Court Sides with Fracking
October 15, 2015
A federal judge in Wyoming blocked Interior Department rules setting stricter standards for hydraulic fracturing on public lands, the second set of major regulations from the Obama administration to be faulted in court in as many months.
U.S. District Judge Scott Skavdahl issued a preliminary injunction barring implementation of the rules, saying the Interior Department lacked the authority to issue them.
Fracking involves injecting water, sand and chemicals into a well to break up dense rock and release oil and natural gas. Energy companies have employed the technology for decades, but increased use of it has helped unlock vast reserves of oil and natural gas across the U.S. in recent years. Fracking is controversial among environmentalists and some landowners, who worry about water contamination and continued dependence on fossil fuels.

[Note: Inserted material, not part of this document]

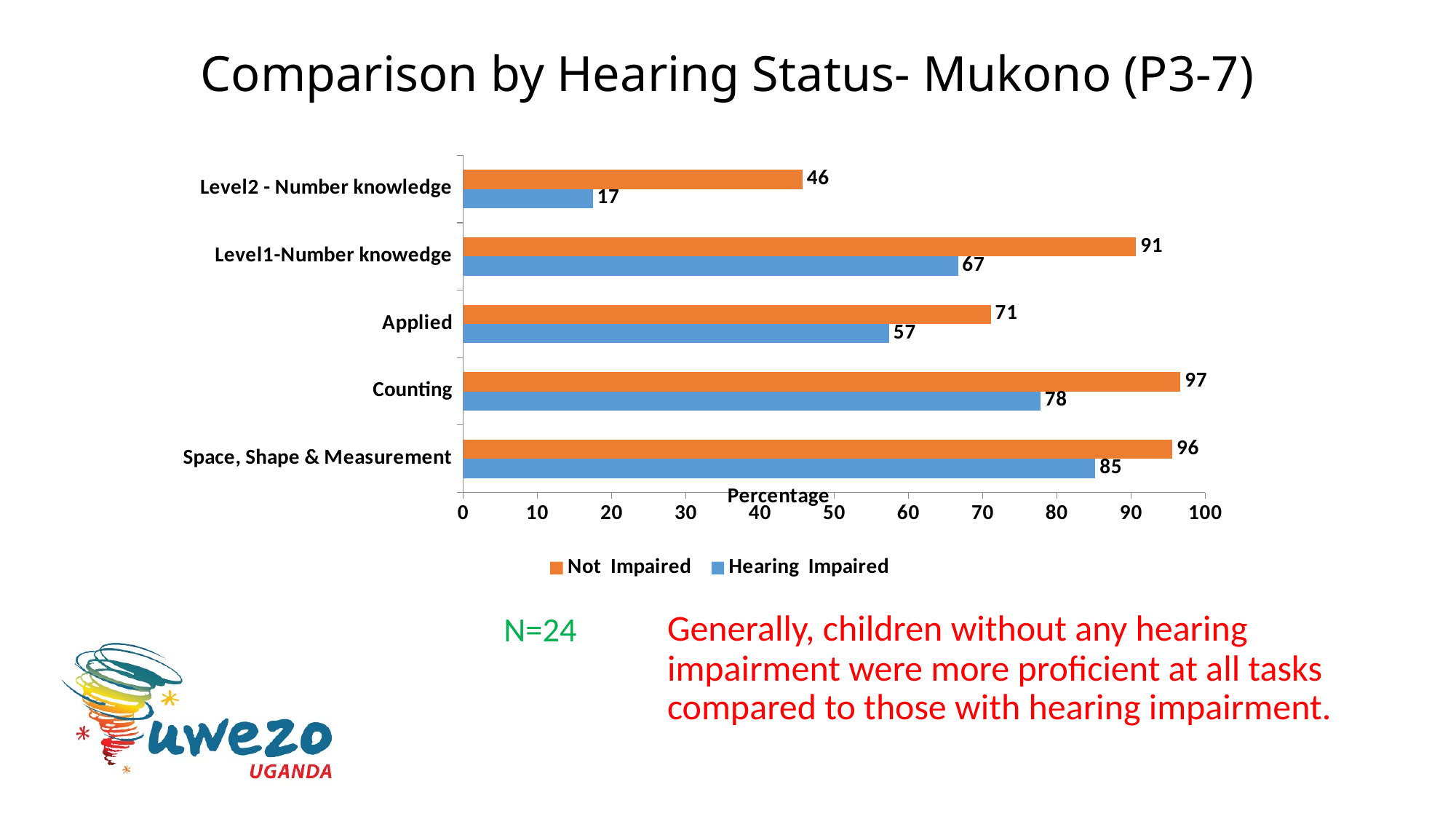
Which colour represents the Hearing Impaired series? Blue What kind of chart is shown on the slide? Bar chart What is the value for Not Impaired in the Counting category? 97 How many series does the legend list? 2 Which category has the highest Not Impaired value? Counting Which is larger: the Hearing Impaired value for Counting or the Hearing Impaired value for Space, Shape & Measurement? Space, Shape & Measurement What is the value for Hearing Impaired in the Applied category? 57 Which category has the lowest Hearing Impaired value? Level2 - Number knowledge How many categories are shown on the chart? 5 What is the value for Hearing Impaired in the Level2 - Number knowledge category? 17 What is the title of the chart's horizontal axis? Percentage What is the difference between the Not Impaired and Hearing Impaired values for Level1-Number knowedge? 24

The rules set stricter standards for disposing of wastewater and disclosing chemicals used in fracking and were slated to go into effect this summer.
Drilling on private or state-owned land wasn't subject to the new federal standards, but federal officials have said they hope the Interior Department's fracking rule could provide a common baseline throughout the U.S., an effort that this latest ruling casts doubt on. Most energy-producing states such as Colorado, North Dakota, Pennsylvania and Texas regulate fracking already, but there are no national standards.